The two end panels cannot be seen at such close range, but they are visible from the steps and are also wonderful works: the Marys at the Tomb and Pentecost. The Tomb scene is very dramatic, taking place as it does in a dark, underground burial crypt with a row of columns which partly obscure the sarcophagus, and one of which gives support to one of the Marys in her astonishment at seeing an angel blocking her way. Another Mary descends the steps but her face is totally hidden from view. A few trees can be seen outside in the background, above the roof. The Pentecost scene, although designed by Donatello, was executed in its final stages by pupils. The elderly Madonna is surrounded by the Apostles who have thrown their Crosses on the ground.

The other long side (which you can still only see from below, but which is now well illuminated) has two panels which are old replacements in wood, but the third is a very fine Martyrdom of St Lawrence, with smaller figures in a room portrayed in deep perspective.
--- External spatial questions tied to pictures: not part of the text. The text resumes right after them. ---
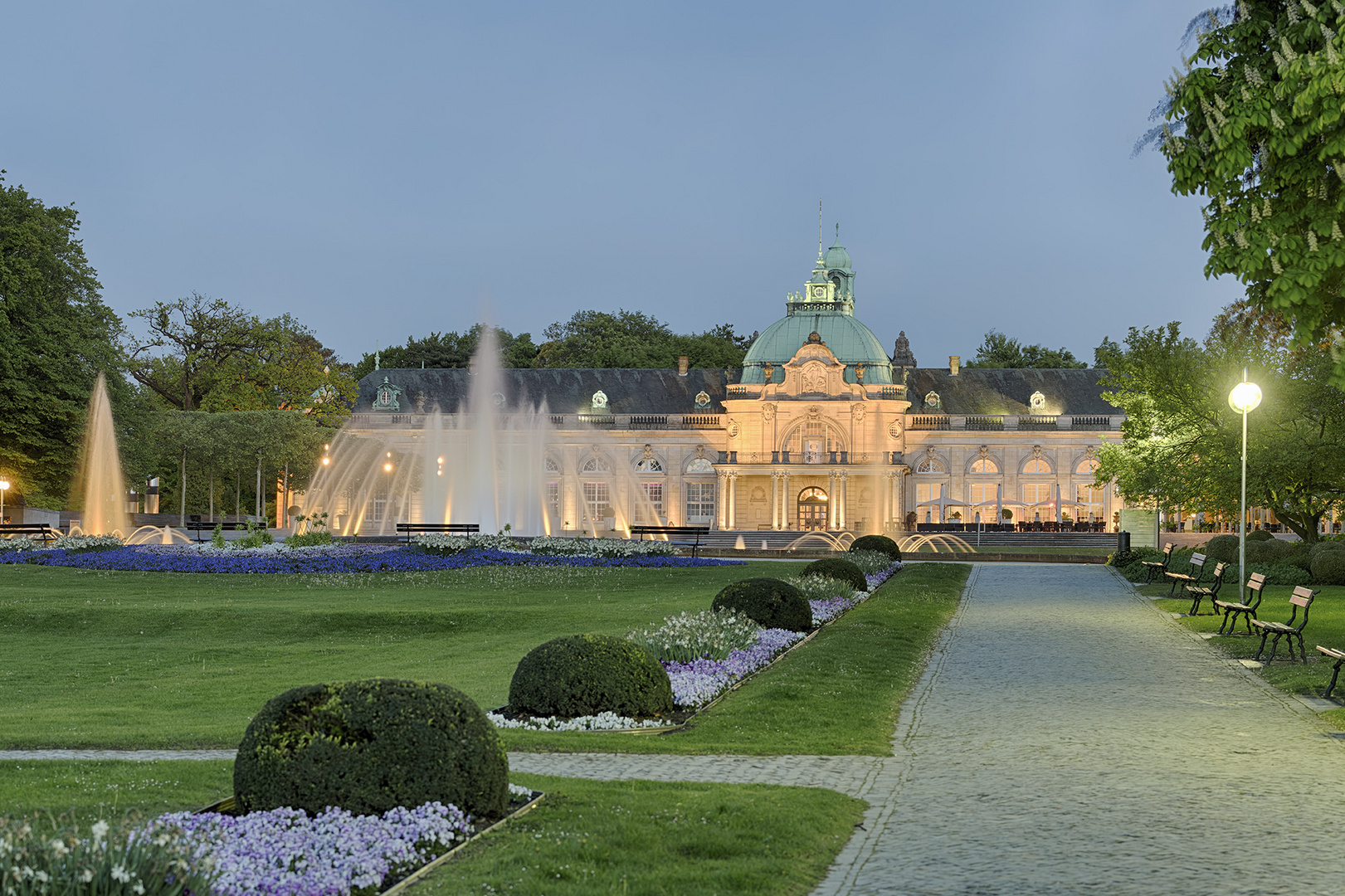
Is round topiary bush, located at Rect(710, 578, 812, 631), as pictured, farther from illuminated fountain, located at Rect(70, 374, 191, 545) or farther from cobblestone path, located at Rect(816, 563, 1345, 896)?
illuminated fountain, located at Rect(70, 374, 191, 545)

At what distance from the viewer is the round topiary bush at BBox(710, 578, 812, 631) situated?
19781mm

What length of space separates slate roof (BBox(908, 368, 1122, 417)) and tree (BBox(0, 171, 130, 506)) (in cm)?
5162

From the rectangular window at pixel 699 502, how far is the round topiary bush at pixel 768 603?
64.3 m

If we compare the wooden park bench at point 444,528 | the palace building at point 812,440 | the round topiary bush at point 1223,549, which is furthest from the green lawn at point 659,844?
the palace building at point 812,440

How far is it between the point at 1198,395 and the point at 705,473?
51276 millimetres

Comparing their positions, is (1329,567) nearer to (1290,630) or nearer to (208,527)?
(1290,630)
It is thought that Donatello worked on this panel before those on the other side, just after his return to Florence from Padua.

The pulpit opposite is still being restored and the idea is to move the scaffolding across to it also once the restoration is completed (probably in around a year’s time).

It is almost certain that the panels were not originally intended for pulpits but were made for a funerary monument or an altar in the church. One wonders if it might be thought legitimate to dismantle them once restoration is completed and display them in a way that they can be seen with ease.

The extraordinary genius of Donatello, so idiosyncratic in his iconography, can also be seen a few metres away in the Old Sacristy, beautifully kept and wonderfully illuminated. Donatello decorated this lovely little domed chapel (designed by Brunelleschi) some decades before he worked on the pulpits. And here on a cupboard is a terracotta bust of the young St Lawrence (or St Leonard?) one of the most charming Renaissance portraits which still mystifies art historians and which in situ is simply attributed to an unknown sculptor. One day perhaps it will join the catalogue of works by Donatello.

It is always somehow surprising that we cannot be sure of certain attributions, and that works which have been known about for centuries can sometimes be convincingly found to be by a master’s hand. This has happened recently to a terracotta relief of a Madonna and Child which belongs to the church of Santa Trinita and which in the early 19th century was moved by the Vallombrosan monks outside onto the campanile (presumably as ‘protection’ for the church). In 2004 it was brought back inside again (and replaced outside by a copy) and since it had been much ruined by the elements was sent to the restoration laboratory of the Opificio delle Pietre Dure. It revealed itself to be a very beautiful relief and is now attributed to Donatello himself (there are great similarities between it and a terracotta relief in Florida which is a recognised work of the master). At the same time an oval empty space (flanked by two painted angels) has been noticed inside the church in the niche above the tomb of Giuliano Davanzati and it has been agreed that the relief will be placed there when it returns to the church, in the belief that it must originally have been made for this position.

All this shows how work never ceases to protect and study the works of art in Florence and that restoration projects are carried on apace with all the skill and expertise we have come to expect from the state restoration laboratory here.